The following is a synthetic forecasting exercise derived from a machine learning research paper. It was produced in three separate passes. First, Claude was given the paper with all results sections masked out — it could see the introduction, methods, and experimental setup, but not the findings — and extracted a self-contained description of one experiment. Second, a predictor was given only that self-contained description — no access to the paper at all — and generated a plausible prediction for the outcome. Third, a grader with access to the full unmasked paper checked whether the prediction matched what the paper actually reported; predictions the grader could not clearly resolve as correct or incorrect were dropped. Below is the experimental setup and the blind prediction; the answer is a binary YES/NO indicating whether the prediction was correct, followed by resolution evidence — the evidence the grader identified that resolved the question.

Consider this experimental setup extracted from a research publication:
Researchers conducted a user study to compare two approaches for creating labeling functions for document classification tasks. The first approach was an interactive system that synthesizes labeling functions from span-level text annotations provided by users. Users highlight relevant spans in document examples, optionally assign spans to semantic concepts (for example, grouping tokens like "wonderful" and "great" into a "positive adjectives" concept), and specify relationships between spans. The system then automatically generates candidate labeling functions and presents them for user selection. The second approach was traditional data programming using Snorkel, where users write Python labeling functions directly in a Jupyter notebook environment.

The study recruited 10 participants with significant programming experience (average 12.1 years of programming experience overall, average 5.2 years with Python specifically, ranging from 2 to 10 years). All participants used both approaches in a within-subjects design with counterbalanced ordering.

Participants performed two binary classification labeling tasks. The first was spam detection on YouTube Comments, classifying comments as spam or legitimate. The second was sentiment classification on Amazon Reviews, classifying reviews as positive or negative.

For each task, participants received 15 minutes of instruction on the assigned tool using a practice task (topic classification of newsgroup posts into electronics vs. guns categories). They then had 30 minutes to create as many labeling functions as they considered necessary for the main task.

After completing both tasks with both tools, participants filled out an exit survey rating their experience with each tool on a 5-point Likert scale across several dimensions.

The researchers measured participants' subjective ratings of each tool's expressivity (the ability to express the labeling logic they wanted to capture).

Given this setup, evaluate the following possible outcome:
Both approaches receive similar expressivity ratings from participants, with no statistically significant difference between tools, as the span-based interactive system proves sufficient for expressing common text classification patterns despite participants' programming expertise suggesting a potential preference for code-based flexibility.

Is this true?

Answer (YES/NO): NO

※ ※ ※

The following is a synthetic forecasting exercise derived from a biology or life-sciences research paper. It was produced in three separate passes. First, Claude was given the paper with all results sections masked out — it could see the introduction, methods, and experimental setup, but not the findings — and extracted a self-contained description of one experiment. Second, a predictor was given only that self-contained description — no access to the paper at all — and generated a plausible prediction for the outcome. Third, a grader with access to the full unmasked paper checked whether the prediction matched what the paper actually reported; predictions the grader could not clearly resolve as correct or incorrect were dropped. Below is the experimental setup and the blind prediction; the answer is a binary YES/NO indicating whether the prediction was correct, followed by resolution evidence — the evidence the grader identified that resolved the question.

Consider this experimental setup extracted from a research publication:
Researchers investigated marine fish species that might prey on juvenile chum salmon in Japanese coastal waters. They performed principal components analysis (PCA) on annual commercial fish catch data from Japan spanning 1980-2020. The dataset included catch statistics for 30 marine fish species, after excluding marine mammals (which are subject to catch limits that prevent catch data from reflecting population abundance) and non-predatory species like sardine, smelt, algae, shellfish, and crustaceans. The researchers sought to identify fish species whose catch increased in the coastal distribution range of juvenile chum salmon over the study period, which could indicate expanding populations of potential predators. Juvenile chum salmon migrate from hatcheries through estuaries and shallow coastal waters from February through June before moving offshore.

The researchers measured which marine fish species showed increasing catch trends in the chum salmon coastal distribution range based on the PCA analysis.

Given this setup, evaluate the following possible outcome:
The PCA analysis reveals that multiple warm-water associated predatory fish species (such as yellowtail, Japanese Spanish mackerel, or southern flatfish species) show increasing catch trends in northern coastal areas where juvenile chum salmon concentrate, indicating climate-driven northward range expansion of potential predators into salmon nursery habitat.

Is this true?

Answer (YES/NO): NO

※ ※ ※

Check the listing above for lines containing the string "significant", and copy each one.

The study recruited 10 participants with significant programming experience (average 12.1 years of programming experience overall, average 5.2 years with Python specifically, ranging from 2 to 10 years). All participants used both approaches in a within-subjects design with counterbalanced ordering.
Both approaches receive similar expressivity ratings from participants, with no statistically significant difference between tools, as the span-based interactive system proves sufficient for expressing common text classification patterns despite participants' programming expertise suggesting a potential preference for code-based flexibility.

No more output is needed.